::: TEXT TO READ
James Dwayne COPELAND, Appellant/Cross Appellee,
v.
Rosemary COPELAND, Appellee/Cross Appellant.

No. 95-1322.

District Court of Appeal of Florida, First District.

February 6, 1996.

John F. Roscow III of Scruggs & Carmichael, P.A., Gainesville, for appellant/cross appellee.

Allison E. Folds of Watson, Folds, Steadham, Tovkach, Walker & Marston, Gainesville, for appellee/cross appellant.

WOLF, Judge.

Both James Dwayne Copeland, the former husband in this dissolution of marriage proceeding, and Rosemary Copeland, the former wife, appeal several aspects of the partial final judgment dissolving marriage. We approve the trial court's rulings as to all the contested issues except for that regarding the deduction for tithing in calculating available income for purposes of determining child support.

The partial final judgment dissolving marriage states in relevant part:

17. The parties agree that, during the marriage, they faithfully and reliably tithed 10 percent of their income to their church. At trial, the wife testified she has not continued this practice after the separation, although the husband testified that he still makes this contribution. Both parties acknowledge that this tithing was money committed to their church and was never available for family consumption; for these reasons, the court would consider both parties' tithing as a deduction from their gross income for purposes of calculating child support, as authorized by section 61.30, Florida Statutes (1991).
::::::
* **SHORT PROBLEM A**
Report every line of the listing below that contains the string "lower", copying each such line in full.
::: DATA SHOWN
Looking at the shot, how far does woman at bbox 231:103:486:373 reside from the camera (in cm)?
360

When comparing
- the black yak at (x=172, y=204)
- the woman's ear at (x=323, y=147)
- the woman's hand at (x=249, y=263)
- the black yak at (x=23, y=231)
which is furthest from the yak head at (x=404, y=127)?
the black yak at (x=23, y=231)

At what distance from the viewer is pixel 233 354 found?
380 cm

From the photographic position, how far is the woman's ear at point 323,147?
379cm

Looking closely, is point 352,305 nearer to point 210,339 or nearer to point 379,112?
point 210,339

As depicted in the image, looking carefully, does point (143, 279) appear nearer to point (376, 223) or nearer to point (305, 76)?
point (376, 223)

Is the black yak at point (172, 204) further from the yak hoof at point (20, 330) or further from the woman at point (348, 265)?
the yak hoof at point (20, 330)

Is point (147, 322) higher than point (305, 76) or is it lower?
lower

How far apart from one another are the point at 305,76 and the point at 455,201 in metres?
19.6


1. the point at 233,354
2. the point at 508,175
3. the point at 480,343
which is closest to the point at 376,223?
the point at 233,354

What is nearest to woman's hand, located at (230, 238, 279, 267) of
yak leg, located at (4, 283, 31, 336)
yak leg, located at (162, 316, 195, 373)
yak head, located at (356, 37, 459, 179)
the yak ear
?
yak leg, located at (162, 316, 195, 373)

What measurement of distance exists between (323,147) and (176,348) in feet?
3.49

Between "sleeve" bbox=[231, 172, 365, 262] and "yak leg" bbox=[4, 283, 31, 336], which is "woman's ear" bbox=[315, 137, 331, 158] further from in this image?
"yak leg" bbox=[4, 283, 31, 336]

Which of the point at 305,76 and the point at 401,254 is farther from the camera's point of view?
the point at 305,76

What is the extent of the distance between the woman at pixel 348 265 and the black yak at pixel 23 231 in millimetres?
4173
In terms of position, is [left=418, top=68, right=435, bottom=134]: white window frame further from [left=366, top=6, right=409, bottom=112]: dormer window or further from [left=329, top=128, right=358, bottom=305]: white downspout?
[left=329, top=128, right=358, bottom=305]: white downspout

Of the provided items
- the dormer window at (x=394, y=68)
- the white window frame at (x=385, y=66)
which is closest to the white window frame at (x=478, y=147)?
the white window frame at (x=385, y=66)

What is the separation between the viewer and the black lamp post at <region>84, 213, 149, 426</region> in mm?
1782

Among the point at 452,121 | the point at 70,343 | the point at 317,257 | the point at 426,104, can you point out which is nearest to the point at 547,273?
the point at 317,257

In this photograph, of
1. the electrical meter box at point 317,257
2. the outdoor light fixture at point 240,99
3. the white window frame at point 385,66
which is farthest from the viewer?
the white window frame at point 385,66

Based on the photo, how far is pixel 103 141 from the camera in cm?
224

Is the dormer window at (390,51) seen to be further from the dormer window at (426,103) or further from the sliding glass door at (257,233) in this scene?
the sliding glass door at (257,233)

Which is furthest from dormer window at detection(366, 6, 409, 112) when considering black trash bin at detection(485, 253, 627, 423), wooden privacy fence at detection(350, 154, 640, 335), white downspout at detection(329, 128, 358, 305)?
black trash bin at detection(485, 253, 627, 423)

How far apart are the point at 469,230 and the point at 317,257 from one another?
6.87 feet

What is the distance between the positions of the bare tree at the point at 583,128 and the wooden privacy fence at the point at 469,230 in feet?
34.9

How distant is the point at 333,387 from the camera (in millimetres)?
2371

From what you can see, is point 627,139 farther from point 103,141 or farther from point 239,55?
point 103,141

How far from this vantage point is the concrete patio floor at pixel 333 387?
::::::
* **SHORT PROBLEM B**
Reproduce everything in the court opinion from "Rosemary COPELAND, Appellee/Cross" down to "for appellant/cross appellee.", replacing "Gainesville" with "Tallahassee" wherever it occurs.

* **EXPECTED ANSWER A**
Is point (147, 322) higher than point (305, 76) or is it lower?
lower

* **EXPECTED ANSWER B**
Rosemary COPELAND, Appellee/Cross Appellant.

No. 95-1322.

District Court of Appeal of Florida, First District.

February 6, 1996.

John F. Roscow III of Scruggs & Carmichael, P.A., Tallahassee, for appellant/cross appellee.